Because both our workplaces were closed for Labor Day, we took the opportunity to visit our parents.  Drove there one day, visited his dad, drove to my mom's, visited there, and returned the next day.

This week was also our chance to use free tickets to see a Cardinals/Brewers game.  I couldn't deny my Cardinal fan the chance to attend the game.  We only stayed for part of it, though.  I am pokey.  And Gary didn't want me getting run over as people exited at the end of the game.

Choir started again this week.

We've been trying to reestablish school routine for Maggie, including her return to Curves.  (I'm not ready for that yet.) 

Abundant rains have meant more lawn-mowing than usual.  Gary has not allowed me to help with that yet.

This weekend we are attending an "ends-in-zero" birthday party of a dear friend.  While in that part of town, we will finally (after 3 months!) get the chance to see Rachel and Matt's apartment.

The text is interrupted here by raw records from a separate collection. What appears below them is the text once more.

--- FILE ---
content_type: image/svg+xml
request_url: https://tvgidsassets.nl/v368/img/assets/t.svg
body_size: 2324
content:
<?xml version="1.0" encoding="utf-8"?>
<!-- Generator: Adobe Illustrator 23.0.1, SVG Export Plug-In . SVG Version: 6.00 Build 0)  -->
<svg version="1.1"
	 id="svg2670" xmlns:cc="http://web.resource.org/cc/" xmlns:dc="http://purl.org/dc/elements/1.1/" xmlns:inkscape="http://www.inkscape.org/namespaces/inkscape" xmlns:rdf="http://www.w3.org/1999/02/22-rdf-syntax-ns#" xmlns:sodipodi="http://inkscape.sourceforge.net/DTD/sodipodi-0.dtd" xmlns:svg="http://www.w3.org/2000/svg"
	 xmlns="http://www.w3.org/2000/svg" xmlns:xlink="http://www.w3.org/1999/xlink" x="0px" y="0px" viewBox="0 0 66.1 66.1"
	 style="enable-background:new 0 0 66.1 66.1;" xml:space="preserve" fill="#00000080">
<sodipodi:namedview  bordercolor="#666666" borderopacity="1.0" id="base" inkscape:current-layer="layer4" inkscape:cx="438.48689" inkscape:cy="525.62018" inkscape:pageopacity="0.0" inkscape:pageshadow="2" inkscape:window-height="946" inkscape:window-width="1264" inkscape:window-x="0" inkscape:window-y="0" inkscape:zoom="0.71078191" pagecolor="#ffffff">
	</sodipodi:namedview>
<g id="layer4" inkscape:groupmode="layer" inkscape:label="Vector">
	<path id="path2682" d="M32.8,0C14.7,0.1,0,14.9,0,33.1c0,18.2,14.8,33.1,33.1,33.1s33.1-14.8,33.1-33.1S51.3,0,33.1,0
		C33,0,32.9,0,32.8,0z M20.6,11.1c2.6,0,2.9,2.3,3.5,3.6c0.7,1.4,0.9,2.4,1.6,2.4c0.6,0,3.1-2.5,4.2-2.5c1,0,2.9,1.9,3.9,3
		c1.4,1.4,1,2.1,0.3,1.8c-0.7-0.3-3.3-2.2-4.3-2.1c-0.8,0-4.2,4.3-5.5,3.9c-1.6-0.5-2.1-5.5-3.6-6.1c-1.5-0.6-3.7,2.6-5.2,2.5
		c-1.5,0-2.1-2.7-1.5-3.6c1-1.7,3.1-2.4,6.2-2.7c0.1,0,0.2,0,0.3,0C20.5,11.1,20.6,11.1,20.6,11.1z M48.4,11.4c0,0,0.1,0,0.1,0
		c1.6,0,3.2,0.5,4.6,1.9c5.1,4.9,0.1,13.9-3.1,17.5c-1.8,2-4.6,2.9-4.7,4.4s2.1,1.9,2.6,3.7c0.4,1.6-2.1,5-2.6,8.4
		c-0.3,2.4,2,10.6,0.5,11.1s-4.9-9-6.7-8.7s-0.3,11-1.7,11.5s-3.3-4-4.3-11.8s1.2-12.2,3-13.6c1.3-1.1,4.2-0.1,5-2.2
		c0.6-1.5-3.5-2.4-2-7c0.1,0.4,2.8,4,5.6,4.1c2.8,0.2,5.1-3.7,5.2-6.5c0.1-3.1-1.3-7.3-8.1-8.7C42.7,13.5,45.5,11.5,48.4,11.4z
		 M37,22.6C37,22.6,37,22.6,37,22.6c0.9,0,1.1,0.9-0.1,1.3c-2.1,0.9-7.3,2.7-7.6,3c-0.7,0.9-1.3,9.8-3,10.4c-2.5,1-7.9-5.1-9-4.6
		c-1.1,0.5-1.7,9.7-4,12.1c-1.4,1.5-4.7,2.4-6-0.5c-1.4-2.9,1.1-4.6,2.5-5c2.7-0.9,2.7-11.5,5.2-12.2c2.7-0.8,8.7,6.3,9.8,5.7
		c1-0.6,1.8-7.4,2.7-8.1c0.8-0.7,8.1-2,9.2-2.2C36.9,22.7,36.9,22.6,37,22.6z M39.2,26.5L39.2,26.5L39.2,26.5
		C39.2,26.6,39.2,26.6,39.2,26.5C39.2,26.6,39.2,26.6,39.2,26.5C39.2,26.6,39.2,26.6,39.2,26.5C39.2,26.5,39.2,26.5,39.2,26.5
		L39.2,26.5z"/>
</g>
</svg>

Our plumbing/septic failed.  Plumber was here and could not fix the problem.  We can take water in, but it has to be carried out of the house.  No toilets.  The plumber said we wouldn't have to go to a hotel -- implying that any sane person would.  I hope this can be repaired Monday ... and not Friday or the following week or whatever.  When the repairs are done, that's when we get to clean up sewer-water and sanitize toys and floors and walls and bathtub and shower.  Ick.

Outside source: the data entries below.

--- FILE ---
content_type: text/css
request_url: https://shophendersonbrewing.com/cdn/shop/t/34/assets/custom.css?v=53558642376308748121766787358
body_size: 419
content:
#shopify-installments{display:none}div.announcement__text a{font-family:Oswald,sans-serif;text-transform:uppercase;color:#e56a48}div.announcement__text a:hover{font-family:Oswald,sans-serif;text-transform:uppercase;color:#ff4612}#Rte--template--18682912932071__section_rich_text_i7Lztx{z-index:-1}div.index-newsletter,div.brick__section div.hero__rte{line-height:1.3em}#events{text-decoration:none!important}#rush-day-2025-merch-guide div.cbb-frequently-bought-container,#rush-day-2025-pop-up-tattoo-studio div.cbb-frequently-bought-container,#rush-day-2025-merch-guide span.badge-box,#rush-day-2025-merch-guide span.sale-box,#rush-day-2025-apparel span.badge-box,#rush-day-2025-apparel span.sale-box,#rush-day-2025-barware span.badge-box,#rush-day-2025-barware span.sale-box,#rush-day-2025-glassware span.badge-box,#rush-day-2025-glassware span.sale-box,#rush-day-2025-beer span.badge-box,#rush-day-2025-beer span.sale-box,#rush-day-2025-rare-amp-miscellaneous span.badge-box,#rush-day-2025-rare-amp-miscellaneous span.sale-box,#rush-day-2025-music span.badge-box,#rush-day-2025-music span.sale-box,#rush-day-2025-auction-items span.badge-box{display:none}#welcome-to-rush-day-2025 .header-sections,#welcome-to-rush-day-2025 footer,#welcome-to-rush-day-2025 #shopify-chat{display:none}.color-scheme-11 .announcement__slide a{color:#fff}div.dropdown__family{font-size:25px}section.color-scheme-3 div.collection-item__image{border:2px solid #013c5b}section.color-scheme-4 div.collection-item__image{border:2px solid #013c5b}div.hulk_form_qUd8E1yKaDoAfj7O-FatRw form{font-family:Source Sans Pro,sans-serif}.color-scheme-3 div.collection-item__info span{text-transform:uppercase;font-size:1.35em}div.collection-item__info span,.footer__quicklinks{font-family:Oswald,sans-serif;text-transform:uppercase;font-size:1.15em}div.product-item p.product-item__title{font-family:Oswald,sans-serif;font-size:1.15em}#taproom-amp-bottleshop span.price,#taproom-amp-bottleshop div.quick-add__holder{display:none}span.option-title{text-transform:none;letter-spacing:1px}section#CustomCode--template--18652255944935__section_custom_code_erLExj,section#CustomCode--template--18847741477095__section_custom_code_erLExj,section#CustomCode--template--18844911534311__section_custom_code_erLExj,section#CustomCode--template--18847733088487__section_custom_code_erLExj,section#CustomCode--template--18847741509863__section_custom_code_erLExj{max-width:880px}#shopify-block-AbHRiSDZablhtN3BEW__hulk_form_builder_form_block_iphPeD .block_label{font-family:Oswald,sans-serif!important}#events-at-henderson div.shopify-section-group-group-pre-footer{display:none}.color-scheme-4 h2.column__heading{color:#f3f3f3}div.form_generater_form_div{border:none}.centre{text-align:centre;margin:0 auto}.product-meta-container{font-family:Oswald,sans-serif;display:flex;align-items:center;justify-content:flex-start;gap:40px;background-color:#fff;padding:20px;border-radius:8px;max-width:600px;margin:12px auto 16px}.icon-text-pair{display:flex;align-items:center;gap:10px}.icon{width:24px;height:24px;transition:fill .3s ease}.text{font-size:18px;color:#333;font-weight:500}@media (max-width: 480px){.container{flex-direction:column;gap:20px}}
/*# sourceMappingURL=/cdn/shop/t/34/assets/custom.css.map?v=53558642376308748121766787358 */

And next week I extend my "mini-days" (4-hour shifts) at work to "shortened days" (that is, 7-hour shifts).

I was supposed to talk to the library's volunteer coordinator next week about setting up some opportunities for Maggie.  Lack of plumbing, though, puts volunteering-arrangements on the back burner.  Top priority is being available to the repairmen.

I haven't baked bread in a couple of weeks.
I have done no house-cleaning.
The garden is sorely neglected.
So much happened this week that I'm trying hard now to do nothing.